Programa farklı bir tat katıyor onun şakaları... Bu günlerde daha büyük bir şaka geçiyormuş aklından ancak yanına bırakmayacağımı sizin aracılığınız ile kendisine iletmek istiyorum. Elbet kendisi yakında TV programına başlayacak değil mi?

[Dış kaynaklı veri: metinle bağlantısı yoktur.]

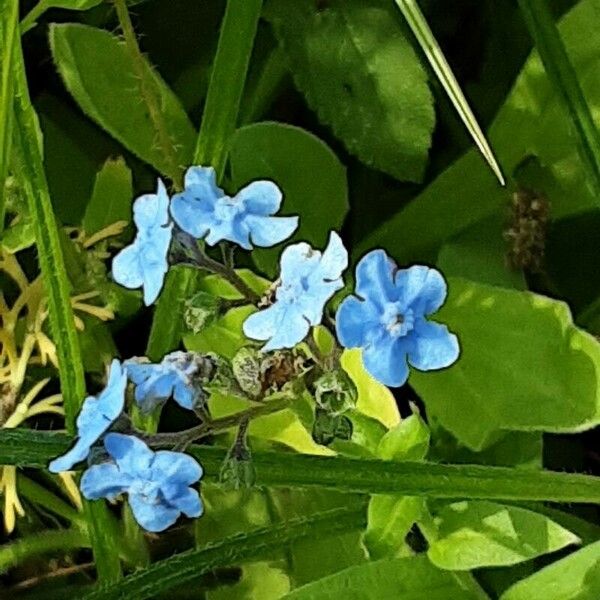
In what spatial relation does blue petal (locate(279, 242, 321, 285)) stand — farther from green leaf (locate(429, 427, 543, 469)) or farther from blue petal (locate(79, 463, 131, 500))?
green leaf (locate(429, 427, 543, 469))

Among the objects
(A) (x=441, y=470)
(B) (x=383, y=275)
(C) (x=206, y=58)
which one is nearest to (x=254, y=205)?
(B) (x=383, y=275)

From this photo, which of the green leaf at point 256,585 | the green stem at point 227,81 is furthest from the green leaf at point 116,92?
the green leaf at point 256,585

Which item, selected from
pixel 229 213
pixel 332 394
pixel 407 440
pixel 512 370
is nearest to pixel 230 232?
pixel 229 213

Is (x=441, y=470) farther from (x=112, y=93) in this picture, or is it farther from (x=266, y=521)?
(x=112, y=93)

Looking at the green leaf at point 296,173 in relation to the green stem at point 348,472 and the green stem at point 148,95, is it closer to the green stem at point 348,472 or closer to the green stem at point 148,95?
the green stem at point 148,95

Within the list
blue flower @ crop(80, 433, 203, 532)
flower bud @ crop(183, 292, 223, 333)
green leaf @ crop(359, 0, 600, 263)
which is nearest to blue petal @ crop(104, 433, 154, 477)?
blue flower @ crop(80, 433, 203, 532)
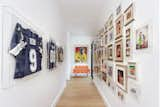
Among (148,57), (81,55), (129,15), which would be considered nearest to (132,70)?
(148,57)

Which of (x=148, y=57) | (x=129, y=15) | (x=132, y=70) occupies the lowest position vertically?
(x=132, y=70)

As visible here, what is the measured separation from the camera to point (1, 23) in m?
1.22

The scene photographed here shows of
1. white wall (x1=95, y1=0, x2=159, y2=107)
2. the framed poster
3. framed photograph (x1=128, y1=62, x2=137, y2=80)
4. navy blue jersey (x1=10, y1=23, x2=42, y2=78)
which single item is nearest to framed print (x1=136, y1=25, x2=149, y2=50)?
white wall (x1=95, y1=0, x2=159, y2=107)

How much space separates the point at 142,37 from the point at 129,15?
0.55 meters

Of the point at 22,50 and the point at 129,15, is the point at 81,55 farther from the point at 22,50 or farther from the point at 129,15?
the point at 22,50

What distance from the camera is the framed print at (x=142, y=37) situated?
61.6 inches

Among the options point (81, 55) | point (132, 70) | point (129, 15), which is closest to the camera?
point (132, 70)

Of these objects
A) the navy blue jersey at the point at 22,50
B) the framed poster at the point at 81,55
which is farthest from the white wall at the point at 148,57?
the framed poster at the point at 81,55

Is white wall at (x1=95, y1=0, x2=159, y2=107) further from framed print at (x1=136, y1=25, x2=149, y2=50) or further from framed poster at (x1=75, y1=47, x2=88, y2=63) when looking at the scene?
framed poster at (x1=75, y1=47, x2=88, y2=63)

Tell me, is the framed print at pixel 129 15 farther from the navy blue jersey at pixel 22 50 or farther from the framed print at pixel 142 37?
the navy blue jersey at pixel 22 50

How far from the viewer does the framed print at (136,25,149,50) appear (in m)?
1.56

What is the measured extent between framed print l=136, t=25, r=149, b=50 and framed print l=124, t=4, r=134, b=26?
0.93ft

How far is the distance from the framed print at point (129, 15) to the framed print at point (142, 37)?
283 mm

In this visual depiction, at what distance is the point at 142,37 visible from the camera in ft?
5.41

MEHMET ZEYD YILDIZ KİMDİR?

Aslen Balıkesir-Bandırmalı olan Mehmet Zeyd Yıldız 30 Haziran 1985’te İstanbul’da doğdu. Elektrik teknisyenliği konusunda eğitim aldı fakat tiyatro ve radyo sevdası ağır bastığından bu alandaki yeteneğini saklı tutmayı tercih etti. Ağabeyi Bandırma’da özel bir radyoda çalışan Yıldız’ın radyo macerası 8-9 yaşlarında başladı. Ağabeyinin eve getirdiği bozuk bir mikrofon ile kendince küçük oyunlar oynayıp anonslar yaptı. Bu esnada radyoculuktaki yeteneğinin keşfedilmesi üzerine kendini radyoda buldu. Ana kumanda masasını kullanmayı öğrenmesi ile de teknik yönetmenlerin eli ayağı oldu adeta. O zamanlar bilgisayar olmadığı için kasetlerle boğuşan Yıldız’ın bu mücadelesi neyse ki fazla uzun sürmedi ve radyoda ilk deneyimi olan Pamuk Şekeri adlı çocuk programını yapmaya başladı. Fakat okulu bitene kadar bir süre uzak kaldı radyodan. Ardından önce tiyatro ve tekrar radyoya döndü. Manisa Radyo 45’te üç, İzmir Başak Fm’de iki yıl kadar çalıştıktan sonra Radyo Onbeş serüveni başladı. İki yıldır Radyo Onbeş’te dinleyicilerine seslenen Yıldız hafta içi her gün İki Kapı adlı programı hazırlayıp sunuyor. Şimdilerde Açık Öğretim Fakültesi Kamu Yönetimi Bölümü’nde okuyan, spor yapmayı, gezmeyi ve kitap okumayı seven Mehmet Zeyd Yıldız duygusal ve mütevazı bir kişiliğe sahip. Bundan olacak programını her gün “Radyo dinlemek haricinde yapılacak daha önemli bir işi olmayan dinleyicilerimize hoş geldiniz” anonsuyla başlatıyor.